Start of Source text
Lorain County Community Action Agency, DAB No. 1196 (1990)

Department of Health and Human Services

DEPARTMENTAL APPEALS BOARD

Appellate Division

SUBJECT: Lorain County

DATE: September 19, 1990
Community Action Agency Docket No. 90-137
Decision No. 1196

DECISION

The Lorain County Community Action Agency (LCCAA) appealed a
disallowance by the Office of Human Development Services (OHDS) of
$16,977 in unallowable costs based on an audit report for the year ended
July 31, 1989. This amount represented the excess of rental costs
claimed over the allowable costs of ownership. LCCAA admitted in its
notice of appeal that the disallowance "was issued in accordance with
the prevailing regulations." Nevertheless, LCCAA requested that the
Board permit an exception under 45 C.F.R. 74.6. For the reasons
discussed below, we have determined that the Board does not have the
authority to grant the relief sought by LCCAA, and we uphold the
disallowance in full.

Background and Procedural History

LCCAA, a Head Start grantee, purchased a facility in which it had been
leasing space. LCCAA argued that this acquisition served program
objectives by allowing continuity and guaranteeing suitable facilities
and furthermore was more economical than any rental options. LCCAA
claimed "rental costs" for the facility at rates it considered
reasonable for the market. OHDS disallowed these costs to the extent
that they exceeded allowable acquisition costs, which do not include
mortgage interest, arguing that the regulations did not allow grantees
the option of recovering costs more quickly by structuring a
less-than-arm's-length rental. OHDS insisted that the merits of LCCAA's
decision to purchase were irrelevant.

In its acknowledgment of the appeal, the Board pointed out that it is
bound by all applicable regulations, citing 45 C.F.R. 16.14. We
directed LCCAA to show cause why a summary decision denying the appeal
should not be issued. LCCAA responded by letter that its request was
based "upon the premise that the cost principles were designed to cover
most situations," and that in this case an exception should be requested
by the federal agency because of the "highly unusual circumstances."
Letter from LCCAA to the Board, dated July 26, 1990, at 1.

The Board then issued an Order to Develop the Record, requesting OHDS to
indicate whether any alternative method would permit LCCAA to recover
its costs more quickly; if so, what showing LCCAA must make; and if not,
whether OHDS should seek an exception from the Office of Management and
Budget (OMB) on LCCAA's behalf. OHDS replied by letter that no
alternative existed permitting a faster recovery of LCCAA's costs and
that a request to OMB was highly unlikely as "national policy is one of
adherence to OMB Circular A-122." Counsel for LCCAA declined to respond
further to the OHDS submission. We find that no purpose would be served
by further proceedings and now proceed to a decision based on this
record.

Discussion

LCCAA conceded that OMB Circular A-122, "Cost Principles for Nonprofit
Organizations," applied to its grant. The principles are incorporated
in Subpart Q of Part 74 of 45 C.F.R., "to be used in determining
allowable costs of activities conducted by nonprofit organizations . .
End of Source text
Start of Information shown
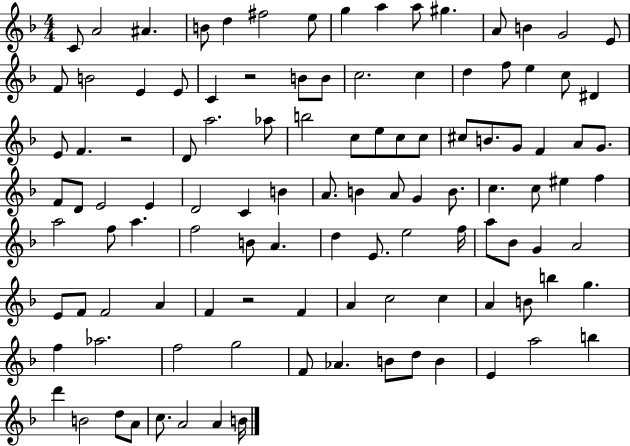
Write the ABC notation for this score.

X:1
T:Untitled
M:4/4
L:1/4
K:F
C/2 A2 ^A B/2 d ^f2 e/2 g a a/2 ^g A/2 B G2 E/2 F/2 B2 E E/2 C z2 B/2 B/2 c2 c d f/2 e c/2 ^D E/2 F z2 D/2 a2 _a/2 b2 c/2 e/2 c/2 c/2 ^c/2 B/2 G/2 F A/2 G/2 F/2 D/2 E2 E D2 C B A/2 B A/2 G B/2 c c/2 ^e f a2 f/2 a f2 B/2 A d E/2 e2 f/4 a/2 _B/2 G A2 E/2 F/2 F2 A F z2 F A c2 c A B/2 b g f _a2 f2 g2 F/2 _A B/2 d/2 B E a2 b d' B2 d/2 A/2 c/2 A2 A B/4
End of Information shown
Start of Information shown
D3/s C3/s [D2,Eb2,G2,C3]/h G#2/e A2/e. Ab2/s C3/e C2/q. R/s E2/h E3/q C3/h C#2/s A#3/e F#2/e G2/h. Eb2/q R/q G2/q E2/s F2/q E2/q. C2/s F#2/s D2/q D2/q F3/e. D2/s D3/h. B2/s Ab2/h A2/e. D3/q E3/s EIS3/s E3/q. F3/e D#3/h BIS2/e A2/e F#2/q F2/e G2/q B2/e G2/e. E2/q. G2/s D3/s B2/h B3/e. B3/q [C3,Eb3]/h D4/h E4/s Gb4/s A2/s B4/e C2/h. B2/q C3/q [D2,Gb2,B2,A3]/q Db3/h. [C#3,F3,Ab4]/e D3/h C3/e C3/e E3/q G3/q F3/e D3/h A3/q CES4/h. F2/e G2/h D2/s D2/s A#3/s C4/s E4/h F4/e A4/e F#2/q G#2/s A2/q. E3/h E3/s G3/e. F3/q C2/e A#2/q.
End of Information shown
In the appeals board decision, how much in unallowable costs did the Office of Human Development Services disallow?

Solution for this task | $16,977